SR ≠ RS and [-1, 3] ≠ [-4, 7]: non-commutativity, made concrete.

With A = [[2,0],[0,1]], B = R, C = S:

(AB)C = [ 0 -2 ] A(BC) = [ 0 -2 ]
[ 1 1 ] [ 1 1 ]

Same matrix either grouping. This is why ABC needs no parentheses.

Composing linear transformations gives one linear transformation. So stacking linear layers alone collapses to a single layer (no added power). The nonlinear step between layers breaks that collapse, which is why depth helps at all.
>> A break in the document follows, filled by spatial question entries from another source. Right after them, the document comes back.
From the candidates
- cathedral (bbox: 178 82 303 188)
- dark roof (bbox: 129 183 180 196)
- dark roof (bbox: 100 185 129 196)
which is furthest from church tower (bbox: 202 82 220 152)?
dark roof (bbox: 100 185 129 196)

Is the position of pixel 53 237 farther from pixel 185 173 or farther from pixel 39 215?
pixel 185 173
  • Reading left to right. AB applies B first (rightmost is closest to the vector).
  • Swapping order. AB ≠ BA in general.
  • Confusing commutative with associative. Order matters; grouping does not.
  • Leaning on the rote recipe. Fall back to: each column of AB is A applied to that column of B.

Matrix multiplication is composition wearing a number grid: do one move, then the next, right to left.